I had run a long-running batch job in DataProc Serverless. After some time of running, I figured out that running the job any longer was a waste of time and money, and I wanted to stop it.
I couldn't find a way to kill the job. However, there were two other ways.
- Cancel the batch
- Delete the batch
Initially, I used the first option, and I cancelled the job using:
gcloud dataproc batches cancel BATCH --region=REGION
On the dataproc batch console, it showed the job got cancelled, and I also saw the DCU and shuffle storage usage.
But the surprising point is, I can see the job is still running after one day on the spark history server.
After this, I thought of going with the second option to delete the batch job, and I ran this command.
gcloud dataproc batches delete BATCH --region=REGION
This removed the batch entry from the dataproc batch console, but the job is still seen to be running through the spark history server.
My query is:
- What is the best way to kill the job?
- Am I still being charged once I canceled the running job?
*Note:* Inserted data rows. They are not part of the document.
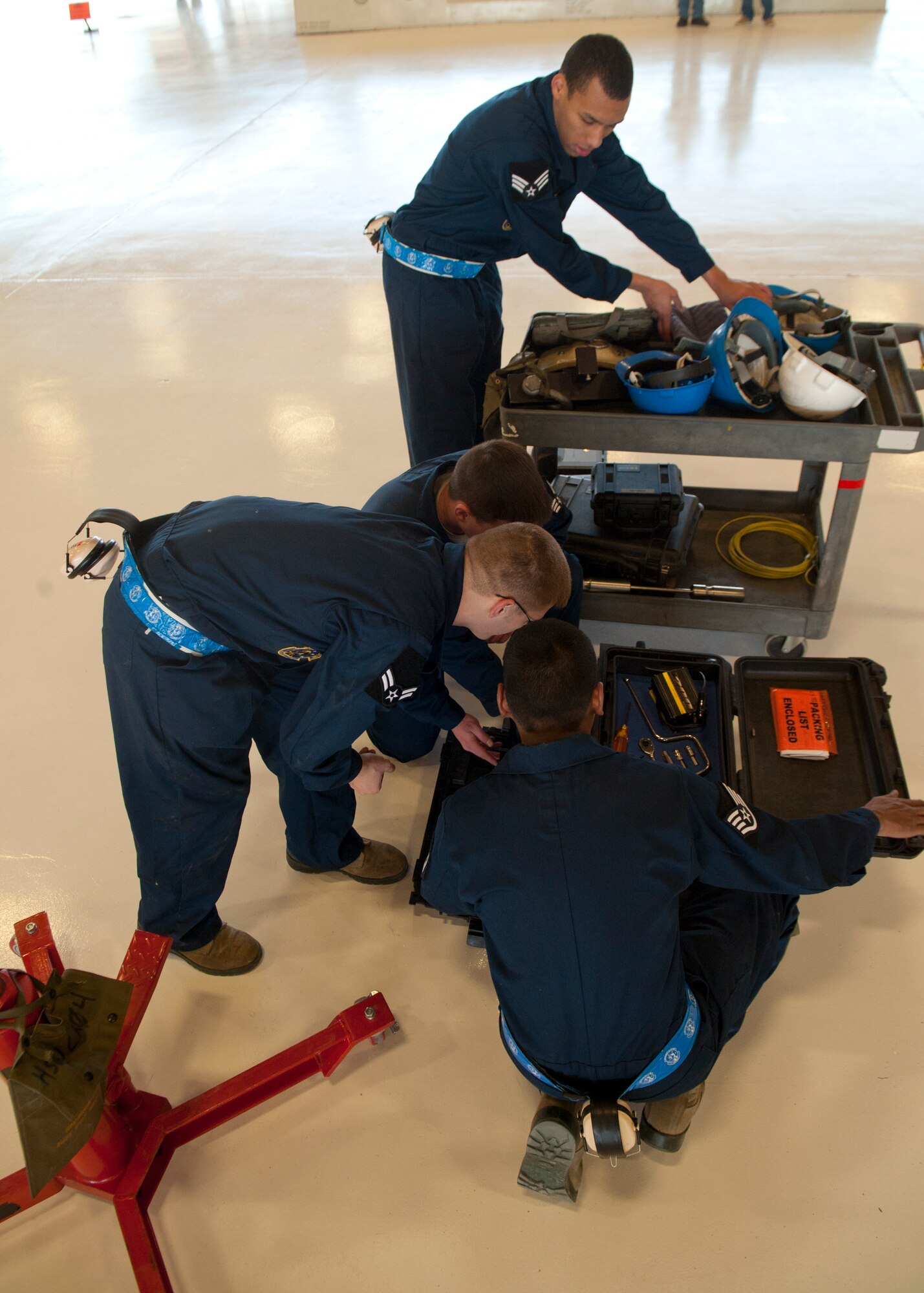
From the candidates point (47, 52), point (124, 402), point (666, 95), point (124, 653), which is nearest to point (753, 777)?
point (124, 653)

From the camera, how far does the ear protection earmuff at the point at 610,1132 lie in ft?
4.80

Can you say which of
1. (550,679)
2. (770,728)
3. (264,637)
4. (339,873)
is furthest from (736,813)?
(339,873)

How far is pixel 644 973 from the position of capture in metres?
1.44

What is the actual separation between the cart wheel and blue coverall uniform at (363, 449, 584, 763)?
1.98ft

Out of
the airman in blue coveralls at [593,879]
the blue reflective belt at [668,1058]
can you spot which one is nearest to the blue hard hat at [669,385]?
the airman in blue coveralls at [593,879]

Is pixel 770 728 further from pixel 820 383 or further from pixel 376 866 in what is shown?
pixel 376 866

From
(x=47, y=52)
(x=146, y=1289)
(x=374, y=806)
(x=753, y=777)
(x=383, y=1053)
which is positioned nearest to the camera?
(x=146, y=1289)

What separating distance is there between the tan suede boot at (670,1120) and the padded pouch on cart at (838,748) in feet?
2.26

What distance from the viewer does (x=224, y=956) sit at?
6.89 feet

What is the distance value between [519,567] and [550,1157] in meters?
1.06

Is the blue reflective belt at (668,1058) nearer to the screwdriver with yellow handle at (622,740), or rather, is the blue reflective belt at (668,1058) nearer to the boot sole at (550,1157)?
the boot sole at (550,1157)

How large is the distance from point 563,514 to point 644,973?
1.43 metres

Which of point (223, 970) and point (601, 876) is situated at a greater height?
point (601, 876)

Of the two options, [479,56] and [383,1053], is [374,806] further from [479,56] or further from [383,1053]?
[479,56]
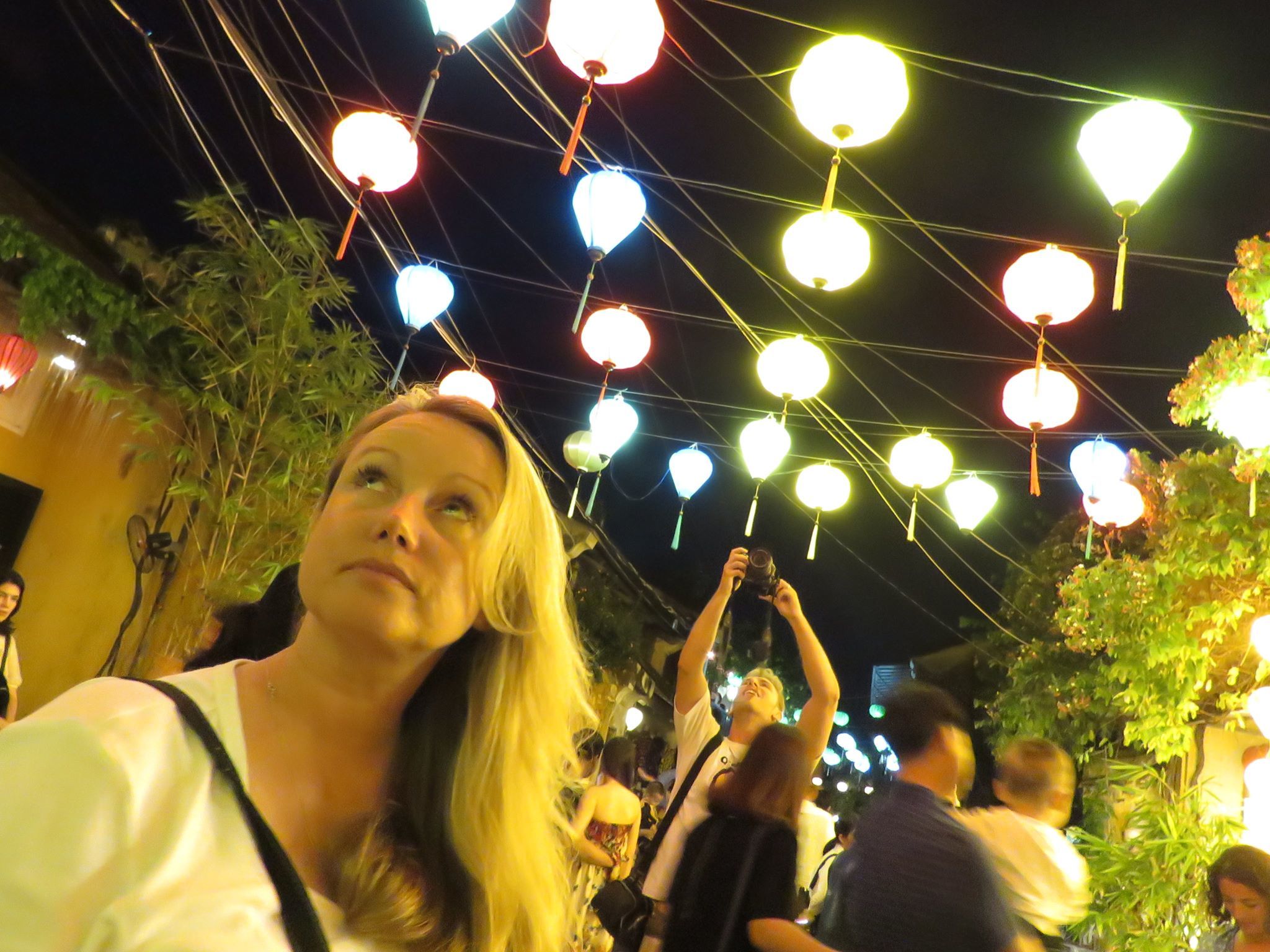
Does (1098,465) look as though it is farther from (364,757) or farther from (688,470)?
(364,757)

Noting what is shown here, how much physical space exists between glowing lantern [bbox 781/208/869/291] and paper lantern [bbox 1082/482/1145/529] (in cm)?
411

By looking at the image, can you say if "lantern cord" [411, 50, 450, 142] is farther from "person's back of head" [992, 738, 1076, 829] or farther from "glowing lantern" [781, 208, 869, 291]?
"person's back of head" [992, 738, 1076, 829]

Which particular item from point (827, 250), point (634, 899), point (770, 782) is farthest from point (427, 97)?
point (634, 899)

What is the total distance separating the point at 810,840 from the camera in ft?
17.9

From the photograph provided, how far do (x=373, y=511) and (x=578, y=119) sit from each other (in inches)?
152

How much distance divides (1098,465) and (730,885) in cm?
709

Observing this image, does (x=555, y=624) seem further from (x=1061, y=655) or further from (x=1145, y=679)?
(x=1061, y=655)

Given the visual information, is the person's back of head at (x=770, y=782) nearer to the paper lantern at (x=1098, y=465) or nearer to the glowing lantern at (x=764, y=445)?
the glowing lantern at (x=764, y=445)

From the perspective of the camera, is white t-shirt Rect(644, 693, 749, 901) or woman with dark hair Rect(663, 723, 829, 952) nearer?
woman with dark hair Rect(663, 723, 829, 952)

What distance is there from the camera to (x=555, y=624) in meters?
1.58

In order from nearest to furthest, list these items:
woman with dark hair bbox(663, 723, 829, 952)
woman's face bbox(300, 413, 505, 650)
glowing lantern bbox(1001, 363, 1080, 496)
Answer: woman's face bbox(300, 413, 505, 650)
woman with dark hair bbox(663, 723, 829, 952)
glowing lantern bbox(1001, 363, 1080, 496)

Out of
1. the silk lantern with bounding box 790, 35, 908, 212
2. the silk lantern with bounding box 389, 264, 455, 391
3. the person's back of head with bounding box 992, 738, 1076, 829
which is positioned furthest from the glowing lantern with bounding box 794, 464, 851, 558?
the person's back of head with bounding box 992, 738, 1076, 829

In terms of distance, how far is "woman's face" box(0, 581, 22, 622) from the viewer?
5.28 metres

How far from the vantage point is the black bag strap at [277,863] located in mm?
1077
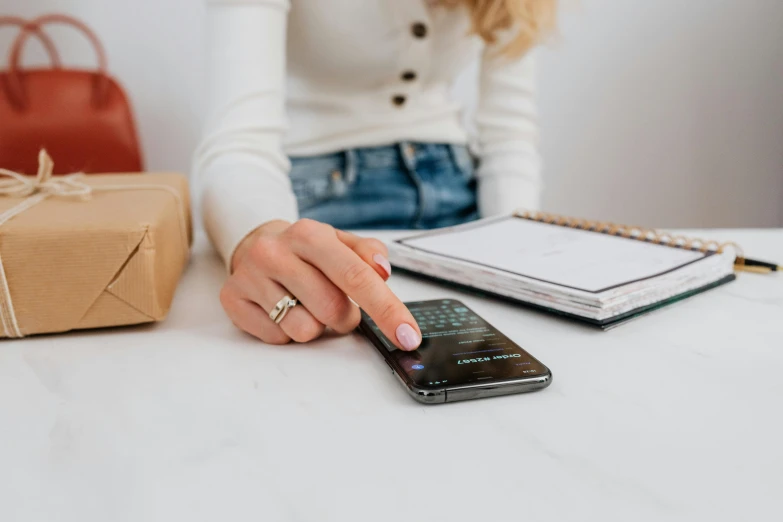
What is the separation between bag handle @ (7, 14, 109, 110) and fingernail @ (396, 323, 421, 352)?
997mm

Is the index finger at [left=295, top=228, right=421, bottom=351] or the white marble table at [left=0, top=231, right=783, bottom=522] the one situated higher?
the index finger at [left=295, top=228, right=421, bottom=351]

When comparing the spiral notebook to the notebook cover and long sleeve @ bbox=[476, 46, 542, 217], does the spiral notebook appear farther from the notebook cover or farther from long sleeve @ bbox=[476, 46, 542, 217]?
long sleeve @ bbox=[476, 46, 542, 217]

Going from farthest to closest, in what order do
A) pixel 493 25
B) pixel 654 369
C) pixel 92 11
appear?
pixel 92 11 → pixel 493 25 → pixel 654 369

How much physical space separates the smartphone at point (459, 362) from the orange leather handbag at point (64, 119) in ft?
2.99

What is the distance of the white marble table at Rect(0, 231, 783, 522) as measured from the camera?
237mm

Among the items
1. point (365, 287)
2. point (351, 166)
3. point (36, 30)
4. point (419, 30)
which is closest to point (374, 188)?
point (351, 166)

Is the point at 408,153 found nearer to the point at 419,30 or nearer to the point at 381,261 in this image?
the point at 419,30

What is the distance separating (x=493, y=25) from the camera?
881 millimetres

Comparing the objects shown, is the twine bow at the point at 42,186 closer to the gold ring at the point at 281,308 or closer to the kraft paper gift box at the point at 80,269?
the kraft paper gift box at the point at 80,269

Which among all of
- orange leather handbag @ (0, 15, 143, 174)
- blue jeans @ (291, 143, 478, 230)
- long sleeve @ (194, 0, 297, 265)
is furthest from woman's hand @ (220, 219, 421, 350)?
orange leather handbag @ (0, 15, 143, 174)

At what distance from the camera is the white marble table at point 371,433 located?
0.78 ft

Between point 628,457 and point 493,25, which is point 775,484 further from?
point 493,25

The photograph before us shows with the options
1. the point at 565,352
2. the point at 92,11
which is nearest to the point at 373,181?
the point at 565,352

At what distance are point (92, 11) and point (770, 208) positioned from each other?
178 cm
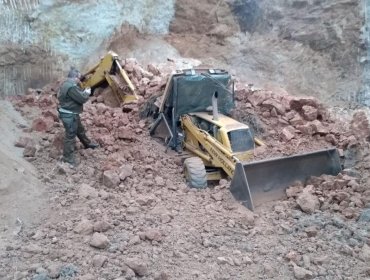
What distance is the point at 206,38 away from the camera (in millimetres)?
14625

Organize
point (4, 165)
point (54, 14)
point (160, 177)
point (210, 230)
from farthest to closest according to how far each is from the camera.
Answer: point (54, 14), point (160, 177), point (4, 165), point (210, 230)

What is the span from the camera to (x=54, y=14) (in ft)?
41.9

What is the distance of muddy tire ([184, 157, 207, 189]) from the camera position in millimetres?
7895

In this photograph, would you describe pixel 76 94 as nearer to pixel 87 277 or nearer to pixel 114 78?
pixel 114 78

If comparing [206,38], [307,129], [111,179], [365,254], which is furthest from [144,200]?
[206,38]

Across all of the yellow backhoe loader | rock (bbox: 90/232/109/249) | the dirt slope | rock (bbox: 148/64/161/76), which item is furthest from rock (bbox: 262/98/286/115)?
rock (bbox: 90/232/109/249)

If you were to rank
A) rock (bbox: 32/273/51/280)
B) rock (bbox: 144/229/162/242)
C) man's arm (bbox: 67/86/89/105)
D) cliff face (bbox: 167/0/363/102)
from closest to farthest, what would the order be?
rock (bbox: 32/273/51/280) → rock (bbox: 144/229/162/242) → man's arm (bbox: 67/86/89/105) → cliff face (bbox: 167/0/363/102)

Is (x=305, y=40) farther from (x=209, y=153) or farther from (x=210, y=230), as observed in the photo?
(x=210, y=230)

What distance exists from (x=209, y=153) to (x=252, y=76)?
562 cm

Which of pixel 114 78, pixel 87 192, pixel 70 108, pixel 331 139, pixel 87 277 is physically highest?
pixel 70 108

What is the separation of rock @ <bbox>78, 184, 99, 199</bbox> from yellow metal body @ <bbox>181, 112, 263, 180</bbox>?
6.15 feet

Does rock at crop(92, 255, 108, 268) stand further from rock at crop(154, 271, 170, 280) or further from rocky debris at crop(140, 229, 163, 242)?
rocky debris at crop(140, 229, 163, 242)

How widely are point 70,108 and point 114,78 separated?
108 inches

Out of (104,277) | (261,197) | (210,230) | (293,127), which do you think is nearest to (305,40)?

What you are observing is a known shortcoming of the Spark and Spark History Server. Spark marks only successfully finished Spark applications as completed and leaves failed/cancelled Spark applications in the in-progress/incomplete state (https://spark.apache.org/docs/latest/monitoring.html#spark-history-server-configuration-options):
To monitor batch job state you need to use Dataproc API - if Dataproc API/UI shows that state of the batch job is
CANCELLED, it means that it does not run anymore, regardless of the Spark application status in the Spark History Server.